A court in Germany has decided an involuntary manslaughter trial of 10 people in connection with the Love Parade tragedy will go ahead. A lower court had last year ruled not to hear the case due to a lack of evidence.
Almost seven years after the deadly stampede at the Love Parade techno music festival in Duisburg, a court in nearby Düsseldorf announced Monday that a criminal trial against 10 festival organizers and city employees should go ahead.
The 10 defendants, four staff of festival organizer Lopavent and six Duisburg city administrators, face charges including negligent manslaughter and causing bodily harm.
The higher court overruled a local court which had rejected the trial last year on the basis that there was likely not enough evidence for the prosecution to be successful. It ruled that there was a "sufficient probability" of convictions and that the lower court had set "overly high demands" of the chances of conviction to make its decision.
In the July 24, 2010 disaster, 21 people were trampled to death in a mass panic as the narrow entrance tunnel to the venue, a former railway yard, became a lethal bottleneck. Hundreds of concertgoers were injured.
The tragedy deeply impacted Germany and sent shockwaves throughout the world. The victims who died came from six countries as well as Germany. But many questions about what caused the tragedy and who was responsible remain unanswered. Several civil cases have gone to court during the past seven years.
Prosecutors, victims' lawyers welcome decision
The Düsseldorf court's judgement was welcomed by public prosecutor's office in Duisburg.
"The decision provides victims and their relatives with the certainty that a legal review of the disaster will soon come to a public trial," prosecutors said in a statement on Monday.
Victims' lawyers were also quick to welcome the ruling. Professor Thomas Feltes, representing of a father whose daughter was killed, told German news agency dpa his clients could not understand the initial decision not to go to trial.

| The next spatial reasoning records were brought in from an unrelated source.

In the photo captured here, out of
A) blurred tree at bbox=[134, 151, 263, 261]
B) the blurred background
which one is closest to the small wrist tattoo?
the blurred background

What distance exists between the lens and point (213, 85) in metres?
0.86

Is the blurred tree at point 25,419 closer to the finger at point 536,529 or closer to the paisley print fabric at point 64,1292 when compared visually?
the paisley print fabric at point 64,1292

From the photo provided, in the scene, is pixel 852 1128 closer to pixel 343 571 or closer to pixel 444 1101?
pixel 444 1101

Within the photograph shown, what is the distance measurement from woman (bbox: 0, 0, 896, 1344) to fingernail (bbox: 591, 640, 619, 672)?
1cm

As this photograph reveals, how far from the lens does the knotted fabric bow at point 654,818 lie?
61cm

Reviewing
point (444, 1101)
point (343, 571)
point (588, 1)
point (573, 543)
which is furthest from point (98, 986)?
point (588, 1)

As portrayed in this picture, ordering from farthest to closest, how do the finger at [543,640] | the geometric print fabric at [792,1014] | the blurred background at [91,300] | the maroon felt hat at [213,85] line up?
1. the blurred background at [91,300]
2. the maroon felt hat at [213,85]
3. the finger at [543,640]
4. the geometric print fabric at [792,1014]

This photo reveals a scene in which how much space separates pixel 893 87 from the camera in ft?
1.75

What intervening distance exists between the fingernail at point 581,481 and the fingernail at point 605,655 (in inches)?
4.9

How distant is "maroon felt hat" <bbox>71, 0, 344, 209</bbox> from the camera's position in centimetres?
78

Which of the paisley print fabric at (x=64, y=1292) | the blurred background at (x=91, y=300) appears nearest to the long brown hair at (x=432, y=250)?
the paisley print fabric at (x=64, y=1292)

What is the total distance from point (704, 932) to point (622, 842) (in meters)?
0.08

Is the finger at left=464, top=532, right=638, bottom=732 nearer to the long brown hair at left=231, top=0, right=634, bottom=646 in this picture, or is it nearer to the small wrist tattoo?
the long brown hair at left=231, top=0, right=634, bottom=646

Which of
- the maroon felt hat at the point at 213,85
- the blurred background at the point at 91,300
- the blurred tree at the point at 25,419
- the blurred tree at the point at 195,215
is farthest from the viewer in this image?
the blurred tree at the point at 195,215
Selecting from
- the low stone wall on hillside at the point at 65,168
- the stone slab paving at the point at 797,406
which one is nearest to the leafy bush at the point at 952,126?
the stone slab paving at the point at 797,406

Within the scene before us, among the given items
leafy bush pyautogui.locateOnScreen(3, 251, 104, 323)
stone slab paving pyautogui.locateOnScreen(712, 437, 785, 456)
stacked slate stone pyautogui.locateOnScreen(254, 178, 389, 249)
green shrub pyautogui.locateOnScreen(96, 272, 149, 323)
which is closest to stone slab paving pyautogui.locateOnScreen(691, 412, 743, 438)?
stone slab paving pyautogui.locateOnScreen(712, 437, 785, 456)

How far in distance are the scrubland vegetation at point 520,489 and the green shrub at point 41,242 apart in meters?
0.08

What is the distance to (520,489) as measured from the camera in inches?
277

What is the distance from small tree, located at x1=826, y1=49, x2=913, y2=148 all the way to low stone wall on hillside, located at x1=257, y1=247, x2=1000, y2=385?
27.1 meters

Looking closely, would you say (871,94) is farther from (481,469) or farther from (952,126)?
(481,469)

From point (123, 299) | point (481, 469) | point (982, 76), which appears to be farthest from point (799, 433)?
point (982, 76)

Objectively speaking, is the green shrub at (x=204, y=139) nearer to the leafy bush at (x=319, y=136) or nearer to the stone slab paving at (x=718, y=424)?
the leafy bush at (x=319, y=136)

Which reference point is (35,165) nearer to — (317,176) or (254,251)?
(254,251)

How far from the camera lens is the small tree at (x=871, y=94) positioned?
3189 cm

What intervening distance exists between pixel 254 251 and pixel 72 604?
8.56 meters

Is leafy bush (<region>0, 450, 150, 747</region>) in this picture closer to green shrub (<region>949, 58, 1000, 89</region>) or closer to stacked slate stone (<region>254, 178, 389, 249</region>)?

"Back then it was a slap in the face for the victims, now they are relieved."
Lawyer Bärbel Schönhof, who represents several of the victims, said: "It must be made clear what happened, where mistakes were made."
The Düsseldorf court dismissed several key aspects of the lower court's judgment, including ruling that evidence from British expert Keith Still - which had been criticized as deficient by the lower court - was admissible.
It will now be up to the Duisburg court to set dates for the criminal trial.